Happy 40th Earth Day, Fellow Earthlings! Wow, time flies when you’re having fun – and when you’re polluting the planet like there was no tomorrow. For instance, since 1970 the beautiful Chesapeake Bay has fallen on some hard, dirty times. And since this was my backyard, growing up in Delaware, and my daughter Lulu went to camp on the banks of the Chesapeake, and routinely had to suspend all water activities because of gross red algae, this day’s about the Bay.
A few salty facts about the Chesapeake. It’s the largest estuary in the United States, surrounded by Maryland and Virginia, with a drainage area of almost 65,000 square miles in D.C, New York, Pennsylvania, Delaware, Maryland, Virginia and West Virginia. Running 200 miles long from the Susquehanna River to the Atlantic Ocean, and anywhere from 3 to 30 miles wide, the Chesapeake is comprised of fresh, salt and brackish water that originally supported a riot of marine life and thousands of species of plants and animals.
The Chesapeake is a beautiful, fragile body of water that’s been over-polluted for decades. Oyster beds that used to filter the bay’s water in a single day and provide employment for 6,000 watermen are down by 88%. The industry has basically collapsed, along with populations of soft shell clams, blue crabs and striped bass, and commercial fishermen have taken a terrible hit.

"My great-grandfather, my grandfather, my father and myself, we all could make a living," says a retired Eastern Shore waterman. "My boys can't make a living. They've gone to carpenters. It's a damn shame."
The problem is dead zones of hypoxic water that is so oxygen-depleted it can’t support life. Hypoxia is caused in part by massive algae blooms that prevent sunlight from reaching the bottom of the bay, killing aquatic vegetation like eelgrass that is the habitat for marine life. But the real culprit is pollution from wastewater, pavement runoff, fertilizer, and farmland runoff that pour into the Chesapeake from over 150 streams and rivers, and create a toxic soup. Since these waterways originate in six different states, there’s been precious little cohesive federal action and enforcement of absolute limits.

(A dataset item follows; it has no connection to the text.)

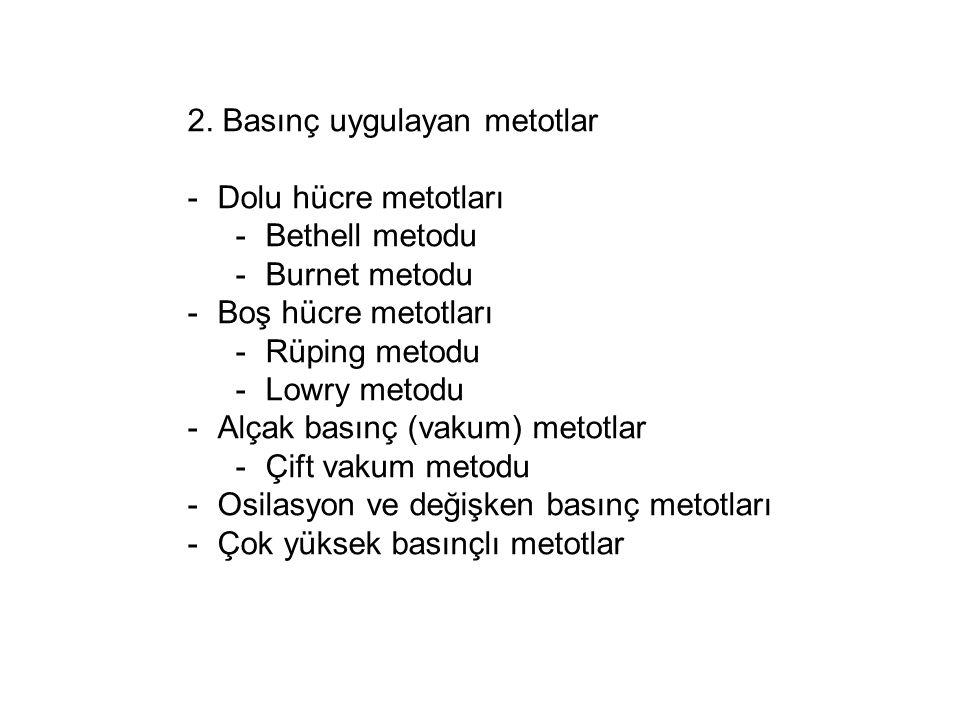 2. Basınç uygulayan metotlar -Dolu hücre metotları -Bethell metodu -Burnet metodu -Boş hücre metotları -Rüping metodu -Lowry metodu -Alçak basınç (vak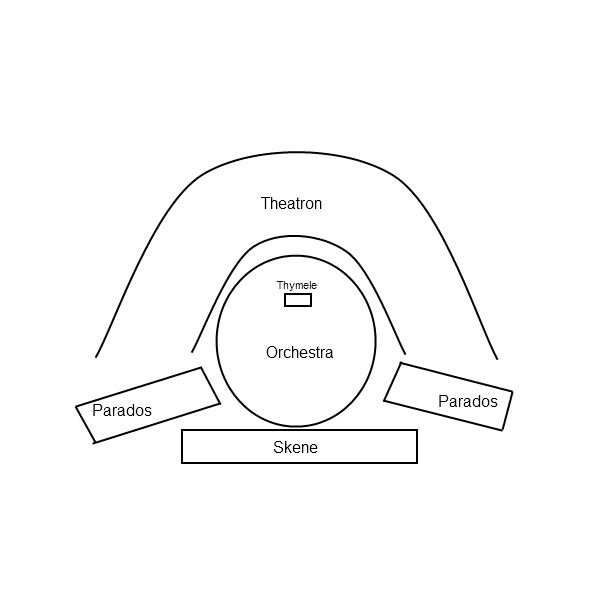 History & Architecture of Ancient Greek Theaters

For instance, Maryland was just unable to pass a law prohibiting the use of arsenic in chicken feed (thanks to some hefty lobbying by Perdue because apparently arsenic bursts the blood vessels in the meat and makes it look pink and healthy). Given the huge numbers of chicken farms in Delaware and Maryland, you can be sure that arsenic is going to end up in the Bay, not to mention in your cacciatore.
I hate to be a Debbie Downer, but when half of all the rivers and lakes in America are too polluted for safe fishing and swimming, it’s time to put some teeth into the environmental regulations that limit the pollution that is pouring into our waterways. On May 12, 2009, President Obama issued an executive order calling for a new plan of action, new accountability and a renewed federal commitment to clean up the Chesapeake. To make sure that actually happens, I’m giving today to the tireless advocates at Environment Maryland. Go Earth!